Just four years ago, driving into town from Sarajevo's Butmir Airport meant driving past bullet-riddled terminal buildings, neighborhoods of burned-out single-family homes, and partially collapsed commercial buildings before arriving at the foot of the skeletal remains of the 22-story office towers that preside over the city center.
Today travelers pass through an airport of glass and polished marble, neighborhoods of new and rebuilt houses, apartment blocks, and commercial buildings, including the rehabilitated office towers, sheathed in mirrored glass. With each passing month, fewer physical reminders of the 1992-95 war remain, and, on the surface at least, Sarajevo again resembles a normal peacetime city.
While world attention has been focused on Iraq and the Middle East, the international reconstruction effort in Bosnia has begun to bear fruit, and not just for Bosnians. As the country's infrastructure, border patrol services, and national governing institutions have been rebuilt, experts say it has become a less attractive potential host for global terrorist networks like Al Qaeda, which seek out "weak states" with porous borders, ineffective governments, and sympathetic locals.

→ COMPLETE THE FOLLOWING
A) What features of "weak states" does the Sarajevo passage say global terrorist networks like Al Qaeda seek out?
B) Can you return the Sarajevo passage word for word, from "Today travelers pass" to "normal peacetime city."?

[Saved data entries]
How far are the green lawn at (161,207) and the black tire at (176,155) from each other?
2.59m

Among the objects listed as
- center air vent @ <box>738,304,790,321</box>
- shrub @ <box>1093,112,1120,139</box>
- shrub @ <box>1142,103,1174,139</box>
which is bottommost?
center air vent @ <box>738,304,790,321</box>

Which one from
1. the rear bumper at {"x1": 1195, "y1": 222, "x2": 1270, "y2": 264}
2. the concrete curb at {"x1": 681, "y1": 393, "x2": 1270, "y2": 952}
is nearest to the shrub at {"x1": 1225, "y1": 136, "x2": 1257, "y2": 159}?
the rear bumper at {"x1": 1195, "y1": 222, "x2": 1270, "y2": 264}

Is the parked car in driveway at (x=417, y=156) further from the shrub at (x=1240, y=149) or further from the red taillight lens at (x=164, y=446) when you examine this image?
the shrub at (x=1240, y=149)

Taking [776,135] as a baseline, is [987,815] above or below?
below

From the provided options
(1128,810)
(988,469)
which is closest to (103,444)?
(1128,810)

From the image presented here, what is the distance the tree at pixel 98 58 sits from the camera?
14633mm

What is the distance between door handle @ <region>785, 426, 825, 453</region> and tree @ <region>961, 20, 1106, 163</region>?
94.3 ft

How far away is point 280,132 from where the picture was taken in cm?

→ EXERCISE ANSWERS
A) Porous borders, ineffective governments, and sympathetic locals.

B)
Today travelers pass through an airport of glass and polished marble, neighborhoods of new and rebuilt houses, apartment blocks, and commercial buildings, including the rehabilitated office towers, sheathed in mirrored glass. With each passing month, fewer physical reminders of the 1992-95 war remain, and, on the surface at least, Sarajevo again resembles a normal peacetime city.